A healthy mix of different accounts is best. You want your credit report to be comprised of credit cards, mortgages and auto loans. You don't simply want to have credit cards listed on your credit report.When a company pulls your credit report to qualify you for credit, this is called an inquiry. An inquiry will stay on your credit report generally for 3 years. It is very important to limit the amount of inquiries on your credit report. Although inquiries only contribute to 10% of your credit score, too many inquiries in a short period of time makes a consumer appear to be out of money and desperate for credit, and this becomes a risk in the eyes of potential creditors. It also implies to creditors that you may be opening new accounts, which as stated above pushes your credit score down.

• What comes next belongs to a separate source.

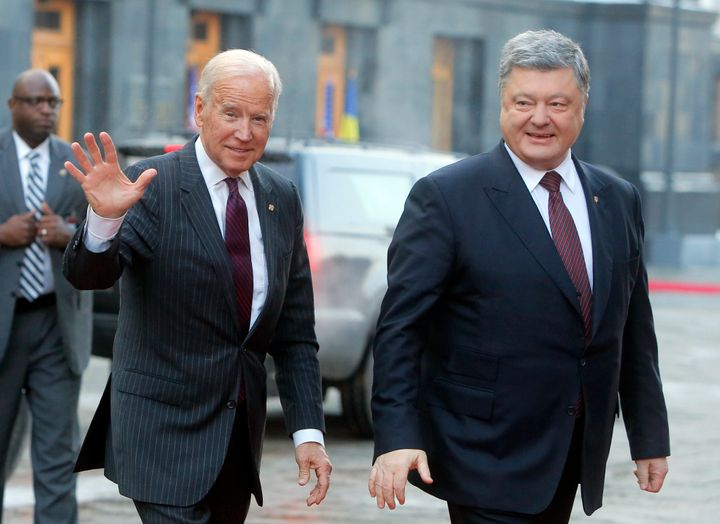Then-Vice President Joe Biden, left, and Ukraine's then-President Petro Poroshenko smile at the media during a meeting in Kie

The bureaus use the information contained in your credit report to calculate your score. The three major credit bureaus use the FICO scoring system, which ranges from 300 to 850.What Exactly is Your Credit Score Made Of? Your credit score is made of five different parts:Payment History (35%) Payment history refers to the ability to pay your bills on time. It represents 35% of your credit score. Your history is considered the best indicator of your future financial behavior. Late payments, missed payments, loan defaults, unpaid taxes, and the worst of all, bankruptcy, will all hurt your score.It's also important the amount of negative events and when these events happened. Newer events affects your score more than older ones. More severe events (like bankruptcy) are worse than less severe events. And many events hurt your score more than only a few of them.

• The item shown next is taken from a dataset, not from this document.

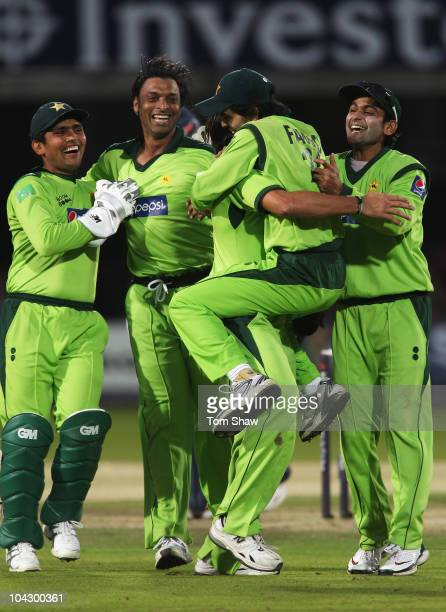 Shoaib Akhtar of Pakistan celebrates the wicket of Andrew Strauss of England with team mates during the 4th NatWest One Day International between...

There is no greater embarrassing moment than the one where you have applied for a loan and it is declined because you have a poor credit score. Such embarrassment is reversible though; there are ways you can get back on the horse so to speak. It is important however to know how you got where you are to know what to do or not to do to avoid falling into the same trap again. As much as you would like to blame it on anyone, a poor credit score is usually borne as a personal responsibility. However, there is always the proverbial light at the end of this especially dark tunnel, here is how:Start from the bottom up,Improving your credit score just like the way everything else begins from the bottom. You need to know how you got there so that you can get out. Consider this as a maze; you have to go back the same way you came to get out of it. When working to improve our credit rating, you have to know what you did wrong so that in future you avoid doing the same thing.

Consolidate.Debt consolidation is usually for individuals that experience difficulty paying off debts to their lending institutions. Consolidation is recommended for such people to unburden them of stress in making many different monthly payments to several different lenders.Examine and re-evaluate.Be your own financial counselor. Do not let financial problems pile up. Rather than awaiting credit rating reports to be mailed to your front door, make your own assessment. By doing this, you are updated concerning your credit reports.

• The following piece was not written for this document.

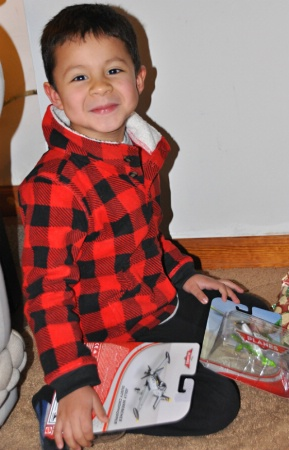 EDY  OPENING  HIS  CHRISTMAS  GIFTS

Important: Having different types of credits can help your score but don't go out and get loans if you don't need them. This isn't a significant part in the credit score formula (it only represents 10% of your credit score) so don't get yourself into more debt just to have a better mix of credit.How Can I Improve My Credit Score? Now that you know what a credit score is and where it comes from, the next thing you have to do is to start improving it as soon as possible. The truth is that it won't be an easy task (especially if you have a low one): it will take some time, money and patience but it will be worth it. A few more points could be the difference between buying the home or car that you and your family deserve or not!